I won't go into anymore detail, as I think that gives one some "picture" of "my life" before faith.
Faith meant that I was valued, I belonged, I was significant (didn't mean important), but, that all was challenged and changed for many reasons.
Reason was anti-thetical to faith, as I came to faith through personal experience and believed that "the natural man does not recieve the things of the spirit, as they are spiritually discerned". This was a fundamental belief, as it was a spiritualized understanding that did not connect the dots to the 'real world".
In being exposed to various subjects, I began to try to integrate faith in a more realistic way. But, in the midst of coming to terms with reason, my brother commited suicide due to numerous reasons. But, of primary importance, was his disappointment with a Church split.

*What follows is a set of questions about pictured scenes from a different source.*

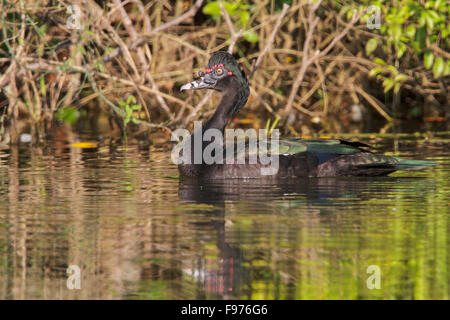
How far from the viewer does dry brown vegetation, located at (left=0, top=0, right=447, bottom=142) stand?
12.3m

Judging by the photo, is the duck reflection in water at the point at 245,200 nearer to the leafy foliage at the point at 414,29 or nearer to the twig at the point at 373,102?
the leafy foliage at the point at 414,29

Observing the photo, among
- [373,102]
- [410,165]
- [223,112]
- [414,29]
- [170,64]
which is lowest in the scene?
[410,165]

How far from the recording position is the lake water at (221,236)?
538 cm

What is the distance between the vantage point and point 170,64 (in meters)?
14.6

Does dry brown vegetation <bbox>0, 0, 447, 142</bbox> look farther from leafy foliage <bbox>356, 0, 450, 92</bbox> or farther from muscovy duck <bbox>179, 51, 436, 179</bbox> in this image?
muscovy duck <bbox>179, 51, 436, 179</bbox>

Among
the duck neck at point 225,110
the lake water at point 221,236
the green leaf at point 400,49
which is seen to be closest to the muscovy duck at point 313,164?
the lake water at point 221,236

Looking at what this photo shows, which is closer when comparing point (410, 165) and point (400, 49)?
point (410, 165)

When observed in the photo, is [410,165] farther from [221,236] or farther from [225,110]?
[221,236]

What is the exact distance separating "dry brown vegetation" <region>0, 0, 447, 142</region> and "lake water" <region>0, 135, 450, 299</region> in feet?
9.62

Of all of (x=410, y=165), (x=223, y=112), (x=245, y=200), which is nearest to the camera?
(x=245, y=200)

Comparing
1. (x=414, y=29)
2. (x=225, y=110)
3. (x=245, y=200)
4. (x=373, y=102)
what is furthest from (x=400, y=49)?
(x=245, y=200)

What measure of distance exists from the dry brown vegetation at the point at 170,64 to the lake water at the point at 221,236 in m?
2.93

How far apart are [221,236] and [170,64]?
8283 mm

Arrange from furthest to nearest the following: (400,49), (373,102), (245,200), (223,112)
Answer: (373,102)
(400,49)
(223,112)
(245,200)
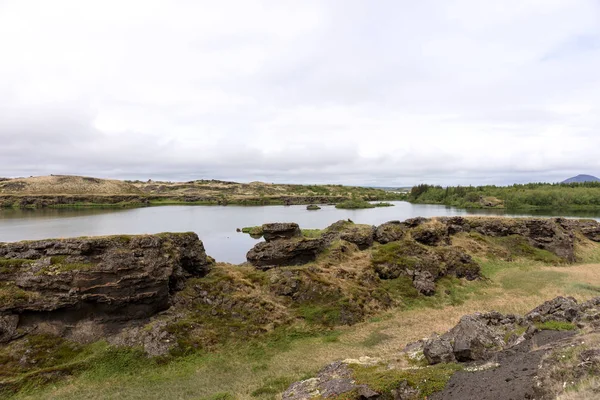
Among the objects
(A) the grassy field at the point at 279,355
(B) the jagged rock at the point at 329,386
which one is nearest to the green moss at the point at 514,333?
(A) the grassy field at the point at 279,355

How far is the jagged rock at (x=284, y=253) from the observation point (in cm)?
3756

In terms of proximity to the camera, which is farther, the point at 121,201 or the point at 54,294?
the point at 121,201

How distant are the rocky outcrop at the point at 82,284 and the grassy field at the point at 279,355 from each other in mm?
2811

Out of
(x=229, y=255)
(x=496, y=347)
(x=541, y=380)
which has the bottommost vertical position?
(x=229, y=255)

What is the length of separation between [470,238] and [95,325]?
5052cm

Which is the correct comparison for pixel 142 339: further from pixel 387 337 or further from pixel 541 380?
pixel 541 380

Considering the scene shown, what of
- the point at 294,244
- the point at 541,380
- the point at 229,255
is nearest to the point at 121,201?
the point at 229,255

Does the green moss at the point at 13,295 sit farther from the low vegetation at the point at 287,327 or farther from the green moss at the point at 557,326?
the green moss at the point at 557,326

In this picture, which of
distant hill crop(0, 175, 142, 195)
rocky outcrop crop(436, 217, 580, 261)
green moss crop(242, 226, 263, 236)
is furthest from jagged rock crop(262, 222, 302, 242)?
distant hill crop(0, 175, 142, 195)

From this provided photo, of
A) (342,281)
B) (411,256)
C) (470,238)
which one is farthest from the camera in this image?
(470,238)

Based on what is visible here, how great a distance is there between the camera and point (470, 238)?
180 feet

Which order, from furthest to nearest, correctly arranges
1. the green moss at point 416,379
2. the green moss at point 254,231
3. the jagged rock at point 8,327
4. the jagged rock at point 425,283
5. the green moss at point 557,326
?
the green moss at point 254,231 < the jagged rock at point 425,283 < the jagged rock at point 8,327 < the green moss at point 557,326 < the green moss at point 416,379

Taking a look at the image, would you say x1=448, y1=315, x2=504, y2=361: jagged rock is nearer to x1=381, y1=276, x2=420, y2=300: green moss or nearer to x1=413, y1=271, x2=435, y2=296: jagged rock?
x1=381, y1=276, x2=420, y2=300: green moss

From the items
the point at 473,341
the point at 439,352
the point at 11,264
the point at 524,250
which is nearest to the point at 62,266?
the point at 11,264
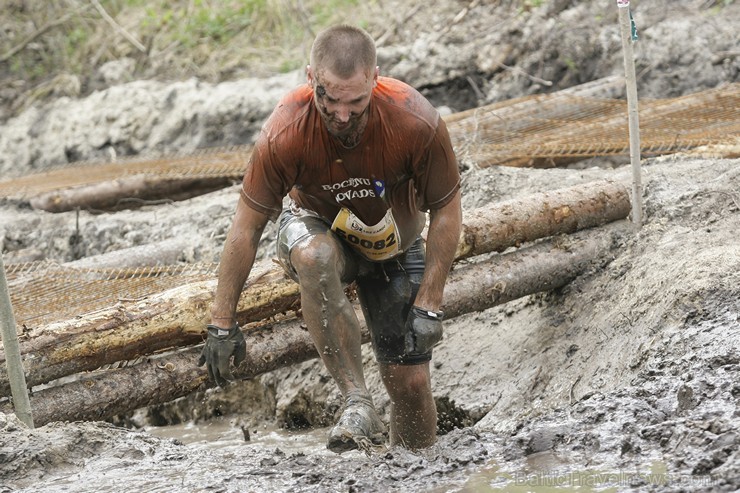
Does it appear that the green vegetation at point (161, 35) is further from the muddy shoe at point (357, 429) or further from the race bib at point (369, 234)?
the muddy shoe at point (357, 429)

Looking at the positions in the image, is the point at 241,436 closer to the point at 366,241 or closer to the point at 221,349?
the point at 221,349

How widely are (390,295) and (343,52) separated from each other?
1.27 metres

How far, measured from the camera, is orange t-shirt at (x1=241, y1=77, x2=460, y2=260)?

The impact of unanswered prayer, his disappointment, as well as my own, intellectual integration questions, a lack of connection locally, raising teen-agers, my husband's diagnosis with diabetes and the loss of his parents all culminated within a few years.
I had just begun working on gaining some self respect before the move to where we are. In that journey, I had learned that I was not just valued because of God, but because I was a person apart from God. Thus, the separation of my identity from "god's" and others.
I know this is infantile work, as I had not developed personally, and it was/is necessary. I have had need of community, but no community that I felt I belonged to for my own reasons, and not for any "other" purpose. It is important that I be valued for myself, as without that, it de-values "me" as an independent being, which I think is foundational to whole psychological health.
Therefore, my projection and fear of "co-ercion" and a need to belong have long roots and personal history. I have found that communities of faith are not places of safety, but places of "warfare". I cannot believe that a "milatary stance" is the stance I want to take in regards to faith, as it de-personlizes faith to duty and attacks others faith as "less". Value judgments are not what I want to be a part of, in regards to faith.
So, reason is necessary for me, as otherwise, there is no reason to hope that faith has any grounding other than my "emotional need". And while emotional need isn't to be invalidated, it is not what I would call a good reason to believe. I am not interested in some spiritualized understanding, which is beginning with faith "smacks" of to me. For, if one begins with faith, there is just "irrational choice' for me. There has to be reason for hope, or there is no hope. And hope is about government, as good government is just, as it affirms "rights', which is important to me, as I had none growing up. The "real world" not the spiritual world is one in which we must value the individual and their right to exist and have choice. Bad government is like bad parenting.
So, I really am not about the "value" of missions, or some spiritual salvation, as that is disconnected and very cruel to give to those who are suffering under harsh realities in life. So, I question my commitment to the Church, in general. Experience has taught me that it is best to deal with the "real world" and let the spiritual take care of itself, as believing that communities of faith are some 'spiritual family" is really not rational. But, it was a belief and a need of mine in the past.
I have learned that life is about choices, value, and responsibility. Life is not about transcendental truth, but personal truth as one lives one's life according to the values that are most important. Personal values should be owned by the individual, and not judged by anyone else. And that is something I will fight for, for no one should take away another rights to their life, liberty or pursit of happiness.